* [Task prompt]:
Please retype the records below exactly, leaving out any pictures.

* [Data to use]:
• • • •

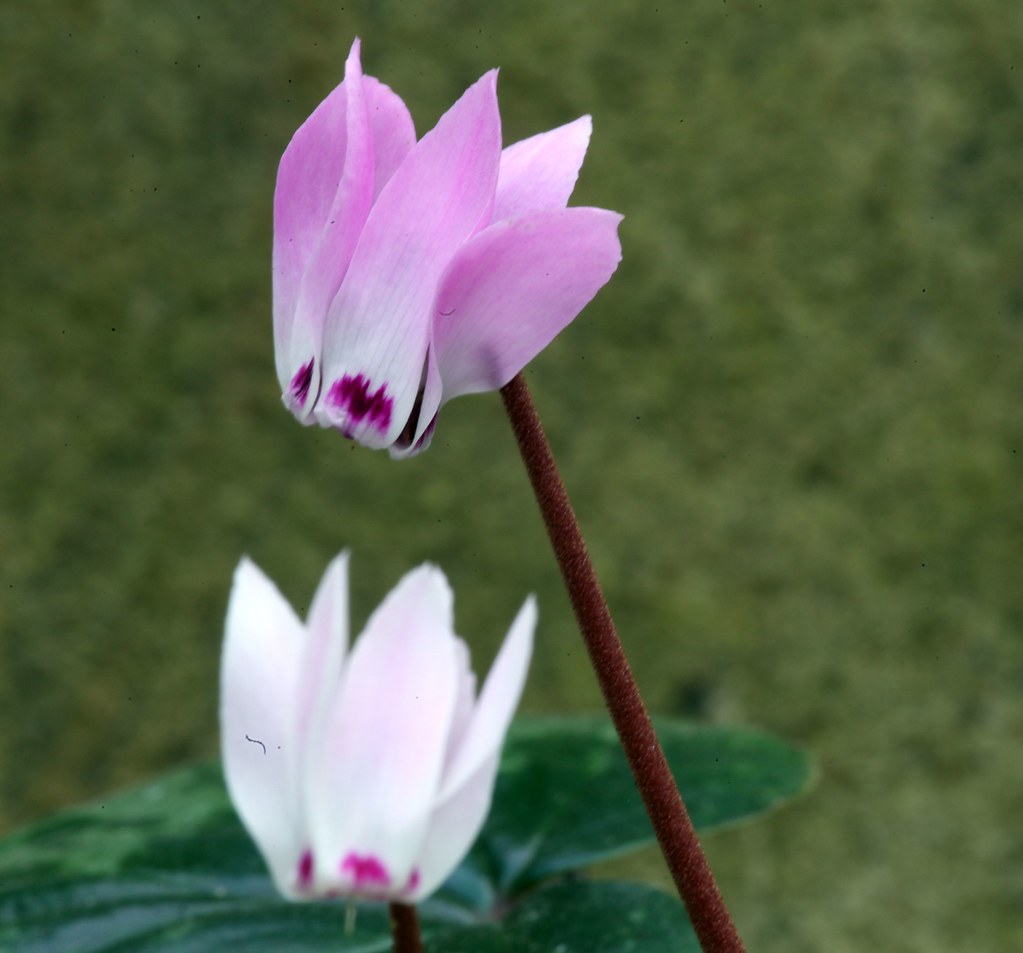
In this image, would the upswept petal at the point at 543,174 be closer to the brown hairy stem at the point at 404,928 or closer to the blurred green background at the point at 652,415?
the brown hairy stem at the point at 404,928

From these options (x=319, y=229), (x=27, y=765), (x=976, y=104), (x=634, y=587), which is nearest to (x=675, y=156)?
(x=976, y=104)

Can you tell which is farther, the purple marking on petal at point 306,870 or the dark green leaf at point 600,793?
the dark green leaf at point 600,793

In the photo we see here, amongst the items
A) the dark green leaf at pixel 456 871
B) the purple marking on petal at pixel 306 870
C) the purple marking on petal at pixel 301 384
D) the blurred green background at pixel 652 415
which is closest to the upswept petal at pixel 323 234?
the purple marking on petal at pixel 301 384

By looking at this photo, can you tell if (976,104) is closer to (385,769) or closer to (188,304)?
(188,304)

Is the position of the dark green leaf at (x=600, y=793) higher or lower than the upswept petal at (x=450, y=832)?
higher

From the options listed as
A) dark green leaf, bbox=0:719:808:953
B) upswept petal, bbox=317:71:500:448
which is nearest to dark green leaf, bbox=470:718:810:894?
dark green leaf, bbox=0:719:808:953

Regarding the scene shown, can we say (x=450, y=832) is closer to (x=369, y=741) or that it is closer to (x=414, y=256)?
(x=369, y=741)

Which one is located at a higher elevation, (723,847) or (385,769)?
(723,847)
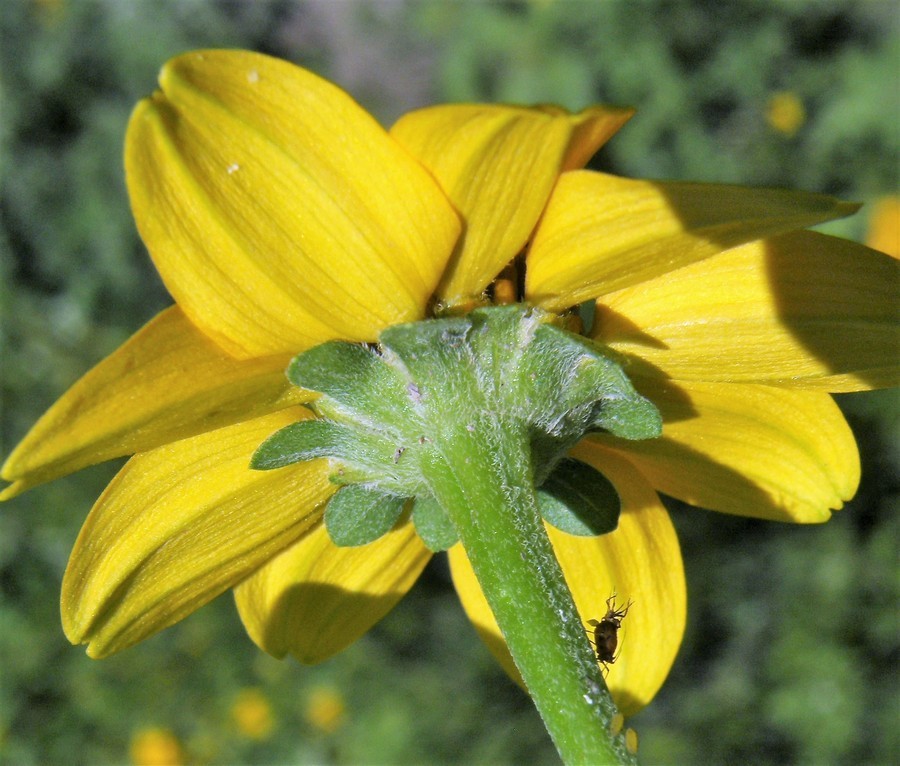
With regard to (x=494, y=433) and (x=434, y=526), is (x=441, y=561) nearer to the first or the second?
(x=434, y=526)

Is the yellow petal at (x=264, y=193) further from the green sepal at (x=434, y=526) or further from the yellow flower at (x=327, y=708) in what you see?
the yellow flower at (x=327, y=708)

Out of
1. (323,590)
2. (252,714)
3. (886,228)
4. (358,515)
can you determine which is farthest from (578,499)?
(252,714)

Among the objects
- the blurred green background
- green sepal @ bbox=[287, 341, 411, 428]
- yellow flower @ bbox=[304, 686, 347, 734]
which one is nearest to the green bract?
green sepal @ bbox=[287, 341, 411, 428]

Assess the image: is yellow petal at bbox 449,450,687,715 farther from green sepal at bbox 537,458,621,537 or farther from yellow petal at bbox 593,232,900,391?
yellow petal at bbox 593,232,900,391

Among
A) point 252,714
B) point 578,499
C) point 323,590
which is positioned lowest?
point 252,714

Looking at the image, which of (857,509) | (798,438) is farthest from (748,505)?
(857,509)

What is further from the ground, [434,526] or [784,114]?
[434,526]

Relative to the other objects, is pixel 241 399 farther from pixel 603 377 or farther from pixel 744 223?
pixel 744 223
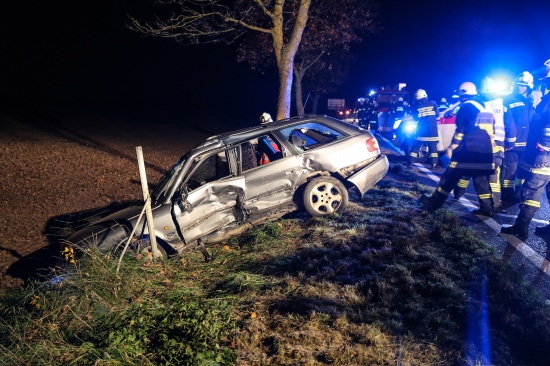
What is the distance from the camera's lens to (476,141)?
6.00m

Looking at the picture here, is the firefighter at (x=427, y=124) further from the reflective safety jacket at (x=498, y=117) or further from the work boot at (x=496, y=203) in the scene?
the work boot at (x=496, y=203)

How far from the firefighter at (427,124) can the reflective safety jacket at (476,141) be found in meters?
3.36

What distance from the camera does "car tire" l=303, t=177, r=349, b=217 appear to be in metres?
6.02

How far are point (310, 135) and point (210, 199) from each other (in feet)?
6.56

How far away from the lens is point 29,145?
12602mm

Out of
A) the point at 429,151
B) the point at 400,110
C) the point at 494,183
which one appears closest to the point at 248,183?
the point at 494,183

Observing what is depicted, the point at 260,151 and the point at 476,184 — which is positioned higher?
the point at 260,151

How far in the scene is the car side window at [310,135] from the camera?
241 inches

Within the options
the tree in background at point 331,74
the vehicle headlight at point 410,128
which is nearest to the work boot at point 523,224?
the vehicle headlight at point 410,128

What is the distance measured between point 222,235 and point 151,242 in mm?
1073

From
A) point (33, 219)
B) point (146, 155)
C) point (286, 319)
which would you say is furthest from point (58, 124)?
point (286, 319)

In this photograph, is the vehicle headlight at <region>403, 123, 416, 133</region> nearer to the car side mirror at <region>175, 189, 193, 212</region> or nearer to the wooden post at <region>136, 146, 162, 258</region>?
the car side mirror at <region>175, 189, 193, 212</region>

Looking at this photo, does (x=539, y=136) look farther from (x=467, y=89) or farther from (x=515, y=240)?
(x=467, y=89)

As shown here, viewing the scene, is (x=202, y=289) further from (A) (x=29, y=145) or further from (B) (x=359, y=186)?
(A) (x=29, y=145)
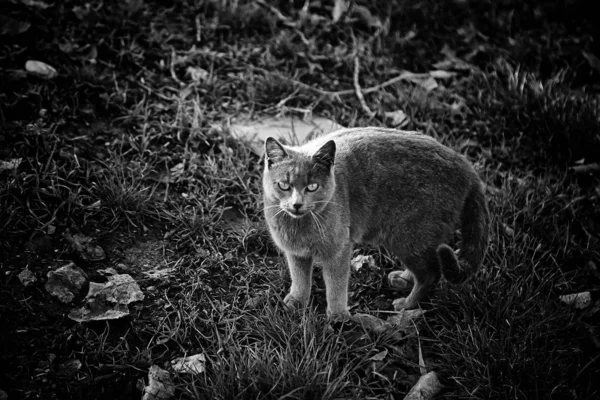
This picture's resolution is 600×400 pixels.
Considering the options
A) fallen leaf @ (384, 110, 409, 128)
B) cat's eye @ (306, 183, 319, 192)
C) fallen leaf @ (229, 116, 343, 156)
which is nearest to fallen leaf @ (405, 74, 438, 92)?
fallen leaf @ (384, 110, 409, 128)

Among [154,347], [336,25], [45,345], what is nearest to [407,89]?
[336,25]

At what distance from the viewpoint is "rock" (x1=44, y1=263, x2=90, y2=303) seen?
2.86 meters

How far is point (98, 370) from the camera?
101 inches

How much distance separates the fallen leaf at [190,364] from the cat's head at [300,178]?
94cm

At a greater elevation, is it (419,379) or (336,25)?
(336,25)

• • • •

* [Answer to this exercise]:
In this image, would the upswept petal at the point at 543,174 be closer to the brown hairy stem at the point at 404,928 or closer to the blurred green background at the point at 652,415?
the brown hairy stem at the point at 404,928

From these options (x=319, y=229), (x=27, y=765), (x=976, y=104), (x=634, y=587), which is nearest to (x=675, y=156)?
(x=976, y=104)

Can you tell which is farther, the purple marking on petal at point 306,870 or the dark green leaf at point 600,793?
the dark green leaf at point 600,793

In the photo we see here, amongst the items
A) the dark green leaf at pixel 456 871
B) the purple marking on petal at pixel 306 870
C) the purple marking on petal at pixel 301 384
D) the blurred green background at pixel 652 415
which is closest to the upswept petal at pixel 323 234?
the purple marking on petal at pixel 301 384

By looking at this photo, can you tell if (976,104) is closer to (385,769) or closer to (188,304)?
(188,304)

Is the position of the dark green leaf at (x=600, y=793) higher or lower than the upswept petal at (x=450, y=832)?
higher

From the options listed as
A) dark green leaf, bbox=0:719:808:953
B) upswept petal, bbox=317:71:500:448
which is nearest to dark green leaf, bbox=470:718:810:894?
dark green leaf, bbox=0:719:808:953

Regarding the scene shown, can we say (x=450, y=832) is closer to (x=369, y=741) or that it is closer to (x=414, y=256)?
(x=369, y=741)

Which one is located at a higher elevation, (723,847) or (385,769)?
(723,847)
With regard to (x=494, y=433) and (x=434, y=526), is (x=441, y=561) nearer to the first or the second?
(x=434, y=526)

Is the yellow petal at (x=264, y=193) further from the green sepal at (x=434, y=526) or further from the yellow flower at (x=327, y=708) in what you see?
the yellow flower at (x=327, y=708)

Out of
1. (323,590)
2. (252,714)
3. (886,228)
4. (358,515)
can you determine which is farthest from (578,499)?
(252,714)

Among the objects
- the blurred green background
- green sepal @ bbox=[287, 341, 411, 428]
- yellow flower @ bbox=[304, 686, 347, 734]
which one is nearest to the green bract?
green sepal @ bbox=[287, 341, 411, 428]

Assess the image: is yellow petal at bbox 449,450,687,715 farther from green sepal at bbox 537,458,621,537 or farther from yellow petal at bbox 593,232,900,391?
yellow petal at bbox 593,232,900,391

Among
A) point 252,714
B) point 578,499
C) point 323,590
which is positioned lowest?
point 252,714

Looking at the image, which of (857,509) | (798,438) is farthest from (748,505)?
(857,509)

What is further from the ground, [434,526] or [784,114]?
[434,526]

Relative to the other objects, is pixel 241 399 farther from pixel 603 377 or farther from pixel 744 223?
pixel 744 223
What is the distance from the camera's lens to (476,141)?
6.00m

Looking at the picture here, is the firefighter at (x=427, y=124) further from the reflective safety jacket at (x=498, y=117) or further from the work boot at (x=496, y=203) in the scene?
the work boot at (x=496, y=203)

How far from the firefighter at (427,124) can the reflective safety jacket at (476,141) be found in meters?
3.36

What distance from the camera does "car tire" l=303, t=177, r=349, b=217 appear to be in metres?
6.02

How far are point (310, 135) and point (210, 199) from each other (in feet)?
6.56

How far away from the lens is point 29,145?
12602mm

Out of
A) the point at 429,151
B) the point at 400,110
C) the point at 494,183
which one appears closest to the point at 248,183?
the point at 494,183

Observing what is depicted, the point at 260,151 and the point at 476,184 — which is positioned higher?
the point at 260,151

How far in the scene is the car side window at [310,135] from the camera?
241 inches

Within the options
the tree in background at point 331,74
the vehicle headlight at point 410,128
which is nearest to the work boot at point 523,224?
the vehicle headlight at point 410,128

What is the distance measured between point 222,235 and point 151,242 in mm?
1073

From
A) point (33, 219)
B) point (146, 155)
C) point (286, 319)
which would you say is furthest from point (58, 124)?
point (286, 319)

In this photograph, is the vehicle headlight at <region>403, 123, 416, 133</region> nearer to the car side mirror at <region>175, 189, 193, 212</region> or nearer to the wooden post at <region>136, 146, 162, 258</region>?
the car side mirror at <region>175, 189, 193, 212</region>

Looking at this photo, does (x=539, y=136) look farther from (x=467, y=89) or farther from (x=515, y=240)?
(x=467, y=89)

As shown here, viewing the scene, is (x=202, y=289) further from (A) (x=29, y=145) or further from (B) (x=359, y=186)?
(A) (x=29, y=145)
This picture's resolution is 600×400 pixels.
Considering the options
A) fallen leaf @ (384, 110, 409, 128)
B) cat's eye @ (306, 183, 319, 192)
C) fallen leaf @ (229, 116, 343, 156)
which is nearest to fallen leaf @ (405, 74, 438, 92)?
fallen leaf @ (384, 110, 409, 128)

Among [154,347], [336,25], [45,345], what is nearest to [407,89]?
[336,25]

At what distance from the viewpoint is "rock" (x1=44, y1=263, x2=90, y2=303) seen?
2.86 meters

How far is point (98, 370) from the camera?
101 inches

How much distance separates the fallen leaf at [190,364] from the cat's head at [300,178]?
94cm

At a greater elevation, is it (419,379) or (336,25)?
(336,25)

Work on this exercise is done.